Here’s a bit more info on choosing a discount rate for CLV.

Putting it into practice

Now let’s loop back to where we started and help you apply what you’ve learned. Remember David Skok’s seesawing business models? Well, since you now know your CLV (in our example it’s $300), you can weigh it against your CAC (Customer Acquisition Costs). (Don’t worry if you can’t always keep these acronyms straight—neither can we.)

If you’ve been in business a while, it’s easy to determine your CAC. Simply take all the costs spent on acquiring new customers and divide that figure by the number of customers acquired in the period the money was spent. If you spent $1,500 on acquisition marketing in the first quarter of this year and acquired 25 customers in that time, your CAC would be $60. And since a $300 lifetime value is greater than a $60 acquisition cost, in this simplest of snapshots, the health of your business would be a-okay.

But let’s say you’re just starting out and don’t have a whole lot of data to draw on. Even though you know a customer could net you $300 (or more) over three years, in the short-term $60 to acquire a single customer might sound like a lot. Maybe you don’t have that kind of capital. Maybe you’d like to see some returns on your investment a little sooner than six or 12 months out. Maybe you’re just not comfortable ponying up the cash for something that isn’t a sure thing.

In this case, where cash flow is a concern and you’re less sure about how many customers you’ll acquire and/or how long they’ll stay with you, you might lean towards an allowable acquisition cost strategy. In this strategy, the amount you spend to acquire a customer must be less than the profit you would make on your first sale. It’s a short-term conservative strategy many businesses use until they’ve built up a customer base and become comfortable investing capital they might not see returns on for months or even years.

On the other hand, if you’re an established business, or if you have high customer lifetimes or average order values, you might consider an investment acquisition cost strategy. That means taking a loss on an initial or even subsequent purchase, knowing you’ll make up the losses in the long term.

The strategy you choose comes down to where you’re at in your business development, and how much risk you’re comfortable taking on.
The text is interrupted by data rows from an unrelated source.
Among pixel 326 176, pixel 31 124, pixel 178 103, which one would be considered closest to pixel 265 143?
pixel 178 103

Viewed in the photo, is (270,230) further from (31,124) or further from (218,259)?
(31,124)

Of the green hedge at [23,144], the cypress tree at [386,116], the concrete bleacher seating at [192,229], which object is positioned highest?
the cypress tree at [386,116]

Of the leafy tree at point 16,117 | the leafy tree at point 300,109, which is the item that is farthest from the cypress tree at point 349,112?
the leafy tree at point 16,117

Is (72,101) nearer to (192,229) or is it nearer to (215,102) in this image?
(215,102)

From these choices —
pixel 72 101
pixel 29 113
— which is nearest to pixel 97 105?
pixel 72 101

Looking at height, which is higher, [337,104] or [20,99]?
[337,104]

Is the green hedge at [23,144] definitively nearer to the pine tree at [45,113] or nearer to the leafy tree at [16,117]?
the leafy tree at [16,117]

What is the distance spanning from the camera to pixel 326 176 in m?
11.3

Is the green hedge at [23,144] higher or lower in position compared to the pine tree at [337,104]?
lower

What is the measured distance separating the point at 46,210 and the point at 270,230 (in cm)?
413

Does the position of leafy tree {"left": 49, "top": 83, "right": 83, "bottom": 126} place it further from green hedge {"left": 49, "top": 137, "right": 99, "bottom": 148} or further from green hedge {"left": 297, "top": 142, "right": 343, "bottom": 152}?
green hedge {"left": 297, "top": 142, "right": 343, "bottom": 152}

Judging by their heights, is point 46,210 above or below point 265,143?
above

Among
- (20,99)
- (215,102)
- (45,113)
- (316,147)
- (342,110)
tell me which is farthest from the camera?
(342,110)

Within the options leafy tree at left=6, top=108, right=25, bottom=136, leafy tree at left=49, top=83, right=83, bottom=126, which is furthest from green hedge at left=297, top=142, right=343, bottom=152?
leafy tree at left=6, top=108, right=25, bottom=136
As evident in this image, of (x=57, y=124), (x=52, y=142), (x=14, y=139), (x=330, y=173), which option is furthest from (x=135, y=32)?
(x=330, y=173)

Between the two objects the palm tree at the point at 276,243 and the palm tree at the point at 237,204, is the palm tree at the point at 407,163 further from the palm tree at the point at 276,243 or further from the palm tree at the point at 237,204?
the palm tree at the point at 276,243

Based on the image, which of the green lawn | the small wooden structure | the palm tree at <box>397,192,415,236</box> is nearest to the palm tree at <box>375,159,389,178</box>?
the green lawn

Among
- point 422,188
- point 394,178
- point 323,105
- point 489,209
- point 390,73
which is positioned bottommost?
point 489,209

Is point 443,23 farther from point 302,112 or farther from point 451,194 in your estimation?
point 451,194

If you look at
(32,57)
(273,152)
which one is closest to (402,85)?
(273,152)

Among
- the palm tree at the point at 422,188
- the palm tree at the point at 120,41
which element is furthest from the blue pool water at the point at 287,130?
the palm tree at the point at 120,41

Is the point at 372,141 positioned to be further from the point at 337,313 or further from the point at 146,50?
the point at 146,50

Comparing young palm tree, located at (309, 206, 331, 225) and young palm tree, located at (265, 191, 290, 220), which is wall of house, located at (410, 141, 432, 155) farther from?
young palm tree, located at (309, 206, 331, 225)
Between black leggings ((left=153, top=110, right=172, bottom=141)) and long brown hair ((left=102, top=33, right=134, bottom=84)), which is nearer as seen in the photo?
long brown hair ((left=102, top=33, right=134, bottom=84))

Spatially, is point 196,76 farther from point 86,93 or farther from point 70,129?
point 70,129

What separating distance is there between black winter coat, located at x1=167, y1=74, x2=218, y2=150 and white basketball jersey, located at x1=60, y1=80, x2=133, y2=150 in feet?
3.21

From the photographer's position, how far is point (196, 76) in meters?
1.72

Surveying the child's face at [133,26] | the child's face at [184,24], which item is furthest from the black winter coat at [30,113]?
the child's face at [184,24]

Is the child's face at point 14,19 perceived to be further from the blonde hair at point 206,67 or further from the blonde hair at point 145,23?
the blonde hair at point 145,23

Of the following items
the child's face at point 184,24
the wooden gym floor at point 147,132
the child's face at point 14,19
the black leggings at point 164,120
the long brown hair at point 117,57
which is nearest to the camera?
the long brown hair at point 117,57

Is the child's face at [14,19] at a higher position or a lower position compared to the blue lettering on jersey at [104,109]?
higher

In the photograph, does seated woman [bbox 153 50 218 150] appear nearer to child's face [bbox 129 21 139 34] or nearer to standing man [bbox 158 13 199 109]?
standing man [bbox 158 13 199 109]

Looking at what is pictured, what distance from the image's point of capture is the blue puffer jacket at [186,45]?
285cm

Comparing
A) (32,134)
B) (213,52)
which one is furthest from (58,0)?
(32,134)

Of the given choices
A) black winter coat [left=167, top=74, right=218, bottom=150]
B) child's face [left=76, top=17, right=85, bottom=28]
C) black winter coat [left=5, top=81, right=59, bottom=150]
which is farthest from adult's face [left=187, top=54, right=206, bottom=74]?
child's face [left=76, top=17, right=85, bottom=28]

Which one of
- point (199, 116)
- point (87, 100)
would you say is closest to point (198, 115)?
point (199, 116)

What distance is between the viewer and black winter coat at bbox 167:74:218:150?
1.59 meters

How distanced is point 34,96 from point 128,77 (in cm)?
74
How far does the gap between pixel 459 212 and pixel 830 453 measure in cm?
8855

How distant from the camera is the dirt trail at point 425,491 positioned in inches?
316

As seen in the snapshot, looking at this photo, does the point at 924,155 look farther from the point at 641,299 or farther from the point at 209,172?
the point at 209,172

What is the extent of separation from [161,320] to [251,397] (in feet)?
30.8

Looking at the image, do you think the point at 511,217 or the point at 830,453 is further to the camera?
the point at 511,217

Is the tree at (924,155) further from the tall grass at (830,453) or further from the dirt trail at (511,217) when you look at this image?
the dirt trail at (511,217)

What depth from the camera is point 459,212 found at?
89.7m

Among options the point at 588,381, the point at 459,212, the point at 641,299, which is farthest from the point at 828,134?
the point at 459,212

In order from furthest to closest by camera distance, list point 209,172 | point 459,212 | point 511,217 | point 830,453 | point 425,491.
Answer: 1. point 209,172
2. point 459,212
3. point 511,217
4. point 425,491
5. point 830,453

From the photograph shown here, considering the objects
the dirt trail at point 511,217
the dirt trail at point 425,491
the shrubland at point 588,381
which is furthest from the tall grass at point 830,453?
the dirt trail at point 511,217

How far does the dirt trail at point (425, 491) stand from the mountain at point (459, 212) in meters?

Increase CLV without thinking about CLV

Now that you know how to calculate CLV and apply it to your store, the next logical step is using it to bump up profits. As KISSmetrics points out, “by focusing on returning customers—their lifetime value—you are focusing on a strategy that gives your business higher profit margins.” Increase CLV, increase revenue, plain and simple.

There are already tons of articles out there with strategies and suggestions for how to increase CLV in ecommerce, and frankly, they’ve done a great job. If you’re looking to get inspired, click one of those links and see what others have to say about post-purchase emails and multichannel returns and featuring your fans in your content. It’s good stuff.

The one piece of advice we’d add is to not to think about CLV when you’re trying to increase it. That might sound a bit cryptic or counterintuitive—especially after you’ve just spent so much time decoding it—but believe us, it’s much easier to focus on improving the components of CLV than it is to try to improve it all at once.

Consider ways to increase your average order value, such as bundling, product recommendations, and free delivery thresholds. Think about how to speed up your purchase frequency with techniques like regular emailing and time-sensitive offers (stoke that FOMO!). And perhaps most importantly, try to come up with strategies that increase loyalty, “stickiness,” and customer lifetime—things like rewards programs, subscription programs, and a more personalized shopping experience.

Focus on just one of these strategies for a quarter, and see what it does to your CLV. Then try something else, and something else after that. If you throw enough spaghetti at the wall, some of it is bound to stick.

Questions? Comments? A life-changing recipe for spaghetti sauce? Hit us up in the comments. We always love to hear from you.

Comments

  • Shannon

    Question here…. The figure: “Unique Customers”. Is that figure the actual number of people who just visited the website (during the time frame) or the number of people who actually bought something?

    • Alanna

      Hey Shannon! Thanks for your question. The figure “Unique Customers” refers only to the people who have purchased from you, not the people who visited your site but didn’t convert. These people make up your Unique Visitors, which is probably a metric you’ve seen in your analytics, but since that number is generally way higher, using it to calculate Purchase Frequency is a no-go. Hope that clears things up! Let us know if you have any other questions 🙂

  • Javier

    Hello,
    I’m a bit late to this post but was curious if CLV is a relevant metric for organizations that have 1 major purchase, not repeat purchase opportunities. You mention the difference between toothpaste purchases and mattress purchases above, how should I think about/calculate CLV for a one time purchase transaction business?
    Thanks for the reply.
    J

    • Alanna

      Hi Javier! Great question. If you’re confident that your company is a one-time purchase enterprise, all the figures and ways of thinking remain the same, however, your customer lifetime value should also be equal to your average order value, so you might as well save yourself some math and just go with that. It’s probably stating the obvious, but companies with low purchase frequencies should favour acquisition strategies by default, as investing in retention for a one-time product isn’t going to yield you many results. Hopefully that helps and let us know if you have any other questions!

  • Harshita Jaiswal

    The above example gives an average CLV. Can the same be followed to compute the CLV for each customer individually?